La frecuencia y la dinámica de estos acontecimientos han sido determinadas, en primer lugar, estudiando detalladamente la superficie de otros cuerpos del Sistema Solar que han conservado mejor sus huellas, caso de la Luna.

    Hallazgos geológicos y paleontológicos a partir de 1980 revelan que los mayores de estos impactos causaron, probablemente, desastres ecológicos y climáticos a nivel planetario; como la colisión que hace 65 millones de años provocó la extinción de los dinosaurios allanando el camino a la sucesiva expansión de los mamíferos como forma dominante entre los vertebrados terrestres.
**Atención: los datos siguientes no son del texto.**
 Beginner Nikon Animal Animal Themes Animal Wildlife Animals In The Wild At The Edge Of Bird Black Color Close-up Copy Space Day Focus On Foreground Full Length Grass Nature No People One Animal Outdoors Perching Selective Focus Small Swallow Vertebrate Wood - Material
    Gran parte de los cuerpos celestes que podrían causar nuevas catástrofes todavía no han sido descubiertos. El centenar de pequeños asteroides que cruzan la órbita de la Tierra son apenas indicios de lo que puede ser. Se calcula que quedan por descubrir al menos un millar de objetos de dimensiones superiores a 1Km.

    También hay que considerar que la frecuencia de las colisiones crece rápidamente a medida que disminuyen las dimensiones del objeto implicado: el intervalo medio entre dos impactos se sitúa en torno a los 100 millones de años para proyectiles de 10 Km, hacia los 300.000 años para objetos de 1 Km y en unos pocos siglos para los cuerpos del tipo de los que causaron la catástrofe de Tunguska y el Meteor Crater.